# Combining milk



## Aintlifegrand (Jun 3, 2005)

Can I Combine my milk from this mornings milking with this evenings..after i have cooled it down..all these jars in the refrigerator is driving me nuts..lol


----------



## Two Tracks (Jul 13, 2013)

Hello, I milk sheep and it has a good storage life in fridge. For example: My ewes don't provide the volume of milk that cows and goats do, I was making cheese weekly but storing about a quart per day (most my ewes were dried and had only 3 to work with towards the end) I would need 6 qts to do a batch so it would take 6 days to gather enough, well one time I found a "lost" quart freezer bag of milk that fell behind crisper, it had a date that put it 9 days old, I called a co-op and the lady told me she didn't know but to smell and taste it, I did and it seemed fine so I went ahead and made some cheese that turned out good so my guess is that your milk is fine in fridge storage but first smell and taste it to be sure. 

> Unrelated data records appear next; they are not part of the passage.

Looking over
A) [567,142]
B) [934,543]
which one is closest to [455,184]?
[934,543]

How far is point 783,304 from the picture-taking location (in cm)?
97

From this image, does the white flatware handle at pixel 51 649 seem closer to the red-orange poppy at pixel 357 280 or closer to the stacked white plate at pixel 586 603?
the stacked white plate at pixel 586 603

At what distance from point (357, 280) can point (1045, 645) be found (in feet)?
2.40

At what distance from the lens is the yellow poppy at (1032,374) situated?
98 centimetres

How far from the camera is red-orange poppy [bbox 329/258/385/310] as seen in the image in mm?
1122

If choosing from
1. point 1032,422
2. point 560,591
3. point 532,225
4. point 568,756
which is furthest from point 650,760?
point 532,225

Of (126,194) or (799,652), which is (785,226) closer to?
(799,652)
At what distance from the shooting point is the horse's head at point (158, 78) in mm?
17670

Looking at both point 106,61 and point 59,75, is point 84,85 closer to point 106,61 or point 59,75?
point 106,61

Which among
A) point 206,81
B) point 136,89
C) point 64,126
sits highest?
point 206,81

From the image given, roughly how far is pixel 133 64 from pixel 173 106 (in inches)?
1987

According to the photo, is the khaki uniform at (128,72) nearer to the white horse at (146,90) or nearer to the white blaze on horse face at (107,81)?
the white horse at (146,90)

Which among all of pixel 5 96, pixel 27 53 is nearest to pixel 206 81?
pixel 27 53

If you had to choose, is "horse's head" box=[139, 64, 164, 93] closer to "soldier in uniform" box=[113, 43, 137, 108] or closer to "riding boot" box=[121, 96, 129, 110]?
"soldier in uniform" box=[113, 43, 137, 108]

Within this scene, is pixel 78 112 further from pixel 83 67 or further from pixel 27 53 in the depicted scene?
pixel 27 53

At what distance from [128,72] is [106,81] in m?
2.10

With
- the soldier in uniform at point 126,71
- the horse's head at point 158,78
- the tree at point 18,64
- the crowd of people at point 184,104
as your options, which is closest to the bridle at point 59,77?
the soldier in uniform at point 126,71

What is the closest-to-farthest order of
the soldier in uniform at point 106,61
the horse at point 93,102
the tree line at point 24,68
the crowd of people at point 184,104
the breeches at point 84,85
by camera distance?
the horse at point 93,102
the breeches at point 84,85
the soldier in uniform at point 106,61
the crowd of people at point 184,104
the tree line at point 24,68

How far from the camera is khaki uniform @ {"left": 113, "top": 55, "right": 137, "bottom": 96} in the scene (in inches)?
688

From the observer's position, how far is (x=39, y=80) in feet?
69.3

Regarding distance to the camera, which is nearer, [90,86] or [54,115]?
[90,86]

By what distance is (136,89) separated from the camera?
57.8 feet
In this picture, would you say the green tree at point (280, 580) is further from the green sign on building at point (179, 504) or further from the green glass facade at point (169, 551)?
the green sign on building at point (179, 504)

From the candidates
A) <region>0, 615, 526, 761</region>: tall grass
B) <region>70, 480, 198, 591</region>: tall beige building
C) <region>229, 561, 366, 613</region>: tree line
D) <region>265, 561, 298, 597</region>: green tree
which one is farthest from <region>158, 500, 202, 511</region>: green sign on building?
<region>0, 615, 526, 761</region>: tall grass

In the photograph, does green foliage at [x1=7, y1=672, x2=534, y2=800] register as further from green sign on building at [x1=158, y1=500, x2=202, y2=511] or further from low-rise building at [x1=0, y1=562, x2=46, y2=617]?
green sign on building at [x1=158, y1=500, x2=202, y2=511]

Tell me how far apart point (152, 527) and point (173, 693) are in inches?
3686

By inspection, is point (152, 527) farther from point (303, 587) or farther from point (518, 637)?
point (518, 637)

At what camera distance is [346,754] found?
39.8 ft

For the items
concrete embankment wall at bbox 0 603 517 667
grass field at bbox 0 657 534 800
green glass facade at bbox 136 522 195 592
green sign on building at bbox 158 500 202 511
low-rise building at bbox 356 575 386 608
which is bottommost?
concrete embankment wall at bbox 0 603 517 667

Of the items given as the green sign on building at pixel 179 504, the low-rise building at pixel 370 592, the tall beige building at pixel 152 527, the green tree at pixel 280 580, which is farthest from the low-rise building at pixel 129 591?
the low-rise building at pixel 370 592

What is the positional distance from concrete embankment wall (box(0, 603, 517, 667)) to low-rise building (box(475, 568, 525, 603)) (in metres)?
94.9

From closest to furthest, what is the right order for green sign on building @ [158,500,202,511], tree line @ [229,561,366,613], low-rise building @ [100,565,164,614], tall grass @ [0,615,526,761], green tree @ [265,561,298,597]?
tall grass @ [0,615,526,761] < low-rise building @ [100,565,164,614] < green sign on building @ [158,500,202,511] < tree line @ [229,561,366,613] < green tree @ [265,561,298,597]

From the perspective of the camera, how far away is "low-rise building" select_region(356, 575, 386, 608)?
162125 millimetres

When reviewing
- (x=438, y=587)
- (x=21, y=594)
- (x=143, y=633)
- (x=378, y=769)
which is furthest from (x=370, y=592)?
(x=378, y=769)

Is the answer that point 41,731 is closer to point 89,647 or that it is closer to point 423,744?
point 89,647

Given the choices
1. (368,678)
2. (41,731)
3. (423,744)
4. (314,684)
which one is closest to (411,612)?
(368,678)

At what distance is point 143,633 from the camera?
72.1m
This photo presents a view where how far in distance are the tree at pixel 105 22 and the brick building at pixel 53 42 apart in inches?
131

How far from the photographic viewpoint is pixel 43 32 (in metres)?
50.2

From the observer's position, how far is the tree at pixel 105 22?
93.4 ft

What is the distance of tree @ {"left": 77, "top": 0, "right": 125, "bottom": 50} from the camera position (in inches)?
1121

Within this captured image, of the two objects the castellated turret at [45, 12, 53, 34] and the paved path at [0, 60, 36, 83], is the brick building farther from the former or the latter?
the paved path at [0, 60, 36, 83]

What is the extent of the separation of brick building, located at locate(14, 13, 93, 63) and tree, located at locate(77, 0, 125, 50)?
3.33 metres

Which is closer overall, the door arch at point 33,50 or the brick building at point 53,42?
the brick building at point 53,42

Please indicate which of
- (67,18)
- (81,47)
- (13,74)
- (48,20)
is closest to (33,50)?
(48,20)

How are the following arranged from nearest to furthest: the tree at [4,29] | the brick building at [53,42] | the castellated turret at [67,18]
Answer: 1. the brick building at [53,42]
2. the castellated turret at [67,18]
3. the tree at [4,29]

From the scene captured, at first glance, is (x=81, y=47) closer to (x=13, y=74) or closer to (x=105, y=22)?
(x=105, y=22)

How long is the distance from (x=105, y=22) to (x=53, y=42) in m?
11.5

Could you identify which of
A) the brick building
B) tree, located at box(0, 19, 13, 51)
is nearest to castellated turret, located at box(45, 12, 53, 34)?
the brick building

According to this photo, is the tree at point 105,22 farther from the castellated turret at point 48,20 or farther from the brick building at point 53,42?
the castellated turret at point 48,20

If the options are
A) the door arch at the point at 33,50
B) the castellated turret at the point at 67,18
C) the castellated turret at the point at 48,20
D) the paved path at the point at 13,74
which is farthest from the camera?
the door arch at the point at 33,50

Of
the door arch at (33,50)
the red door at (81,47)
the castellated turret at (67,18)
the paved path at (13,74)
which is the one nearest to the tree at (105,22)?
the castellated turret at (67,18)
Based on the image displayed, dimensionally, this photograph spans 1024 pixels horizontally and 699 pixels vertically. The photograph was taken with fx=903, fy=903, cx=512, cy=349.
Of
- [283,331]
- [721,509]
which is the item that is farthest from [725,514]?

This might sound funny ~I do the "coffee test" make some coffee or heat up todays left over coffee and pour your milk in it, if it breaks up in pieces it's no good, if it blends in nicely it's good. Just something I've discovered. ~Chris


----------



## Lannie (Jan 11, 2004)

Aintlifegrand said:


> Can I Combine my milk from this mornings milking with this evenings..after i have cooled it down..all these jars in the refrigerator is driving me nuts..lol


Yes, you can combine your milk. I do it all the time, and it's perfectly fine. :thumb:

~Lannie


----------



## Aintlifegrand (Jun 3, 2005)

Thanks..i made mozzerella and ricotta tonight so that helped fix the crowded refrigerator..lol...but now i know because tommorrow is after all another day.


----------